Ich soll meiner Tochter jetzt die 1000er Vigantoletten geben und in 4 Wochen zur Kontrolle kommen.
Haben Sie noch einen weiteren Tip?
Der Schädel meiner Tochter ist leider schon etwas deformiert - sie mußte 9 Wochen lang die Hüftspreizschiene tragen, so daß ich sie kaum lagern konnte.
Ich mache mir jetzt natürlich Sorgen, woher dieser Vitamin d Mangel kommen könnte - ich habe immer regelmäßig die Tabletten gegeben, allerdings ab und zu direkt nach dem Stillen - weil ich bisher nicht wußte, daß dann die Vitamin D Aufnahme nicht so gut funktioniert.
Mit freundlichen Grüßen
FAM08
Antworten Profil
Verfasst am: 07.03.2011 [17:21]
AndreaSchmelz
Super-Nanny
Dabei seit: 31.03.2008
Beiträge: 1612
Liebe FAM08,
eine Rachitis tritt meist dann auf, wenn keine Vitamin-D-Prophylaxe gegeben wird. Unter regelmäßiger Gabe von 500 Einheiten Vitamin D ist sie sehr selten. Es gibt noch einige - sehr seltene - erblich bedingte Störungen des Calcium- und Phosphatstoffwechsels, die dann meist familiär gehäuft auftreten.
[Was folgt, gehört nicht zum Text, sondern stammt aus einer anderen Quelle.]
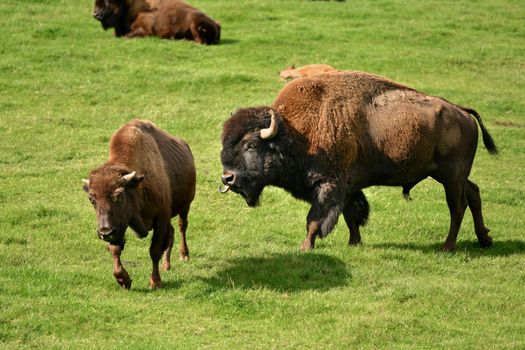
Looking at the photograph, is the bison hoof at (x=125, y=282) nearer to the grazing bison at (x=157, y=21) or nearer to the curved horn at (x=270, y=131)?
the curved horn at (x=270, y=131)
Die gelegentliche Gabe des Vitamin-D-Präparates direkt nach dem Stillen sollte nicht so sehr ins Gewicht fallen, da bei den 500 Einheiten täglich schon ein gewisser "Sicherheitszuschlag" enthalten ist. Der tägliche Bedarf an Vitamin D wird (je nach Quelle) zwischen 200 und 400 Einheiten angebenen. Die Akademie der amerikanischen Pädiater empfiehlt z.B. nur 200 Einheiten Vitamin D zur Rachitisprophylaxe.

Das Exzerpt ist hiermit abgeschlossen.